And herein lies the difficult part, which is not technical but organizational: this relies upon software and hardware standards, two things which the engineering industry seems simply incapable of deciding upon until forced at gunpoint. There is no standard way of connecting motors to sensors, no universal format for describing an actuator’s mechanical behavior (voltage, amperage, torque, maximum speed, operational temperature range, etc.). Nor is there any standard API or language protocol that can be implemented between the behavioral and autonomic layers. There are existing analogies in hardware/software interfacing: the first two that pop into mind are the USB Human Interface Device standard and MIDI, the Musical Instrument Digital Interface protocol which allows interoperability between synthesizers. (In point of fact, a number of non-musical devices like 3D motion capture systems incorporate MIDI as their input/output system, which is a square peg banged into a round hole, but which suggests that such a standard is probably about thirty years overdue.)

Think of your computer’s mouse, or your trackpad perhaps if you’re using a laptop. There are a few different methods of building a mouse: mechanical, optical, or in the case of touchpads, capacitive. A mouse can move around, or it can be stationary (as with a trackball). And when I was a kid, a mouse required a software driver that came on a floppy disk when you bought it.

But at some point, somebody realized that the actual mechanics of any given mouse were just completely goddamn irrelevant from a software perspective, because every mouse — no matter how it works — just sends back two bits of information: X and Y position. So the people who make mice figured out a standard, in which a mouse sends that positional coordinate over USB in a standard way, which is called “class compliance”. How it converted motion into that coordinate — whether it used two rollers or a laser — was handled at the autonomic level, by the tiny chip inside the mouse.

So now, when you buy a mouse, you plug it in and it works. Any mouse manufacturer who attempted to build a mouse that wasn’t USB class compliant would very quickly go out of business. It would be pointless. There are lots of wonderful improvements in mouse design, I guess, and probably entire conventions full of engineering nerds who get together and get drunk in hotels and talk animatedly about lasers versus capacitance. But nobody else gives a shit.

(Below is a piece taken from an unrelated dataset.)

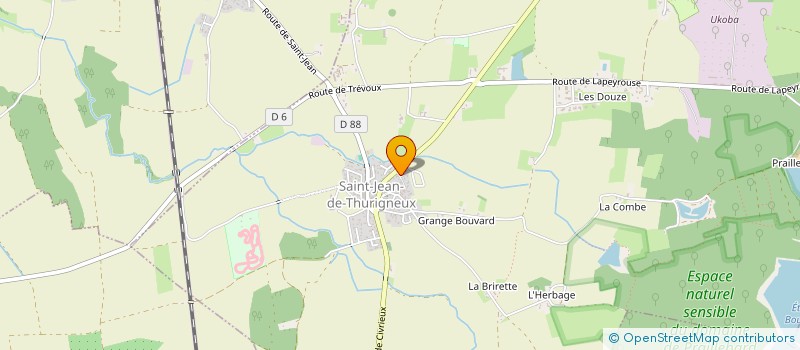localisation de l'entreprise 851 367 938   SAINT-JEAN-DE-THURIGNEUX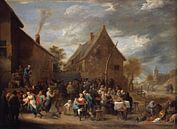 Mariage paysan, David Teniers le Jeune par Des maîtres magistraux Aperçu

We’ve sorted the irritating part out.

And yet, the people who make robots are still reinventing the wheel, every single time, despite the fact that no robot is anything more than a collection of sensors and actuators, held together in ways that are really fascinating if you’re a structural engineer and completely irrelevant if you’re just trying to write software that controls robots. It’s all just motors, even if there are lots and lots of them and they’re connected in extremely intricate ways. You’re just sending and receiving current.

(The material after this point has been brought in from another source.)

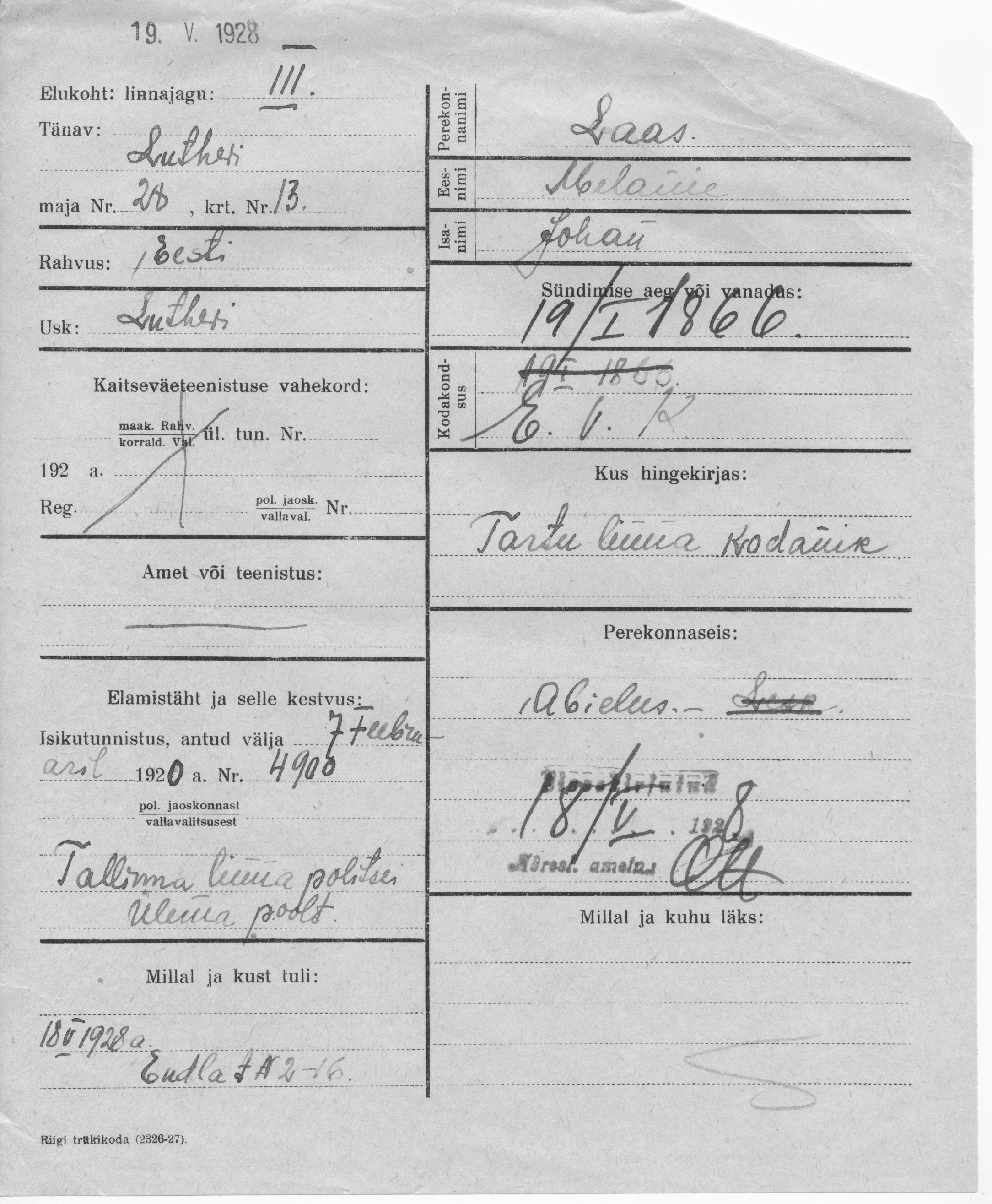 Laas, Melanie, Johan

Imagine a standardization scheme where you, the aspiring roboticist, could purchase a set of motors and sensors and bring them home. Each one might have a QR code printed on it or an RFID attached to it; you could scan the code, and your computer would retrieve all of the pertinent information about the mechanism. You could then plug it into your autonomic interface, tell your computer which mechanism was at which port, and your computer would then prepare the firmware and dump it into the system. You could then attach a CPU or network interface to the autonomic board, and within minutes your robot would be active and alive, behaving in any fashion you liked.

Commercially-sold robots — with perhaps complex and delicate assemblies that would be difficult for you to make at home — would have pre-existing complex autonomic systems, with software that allowed you to “train” them, or purchase downloadable “personalities”, which would simply be pre-existing behavioral methods. Tinkerers could modify and customize the behavior of their robots using standard APIs, which could even have safety limits set in place so that you couldn’t accidentally short your robot or blow out its motor, unless you were sophisticated enough to bypass the API (and the autonomic system) and control the mechanical bits directly.

If robot manufacturers adopted this model, we would begin to see a true Golden Age of robotics, I think. We would begin to see emergent complexity at a far faster speed than is currently displayed, because anybody could build and train robots, and link them together, and let them not only act but interact, learn from each other, and contribute to and benefit from collective knowledge and action.

Now, if only we could convince engineers to get their shit together.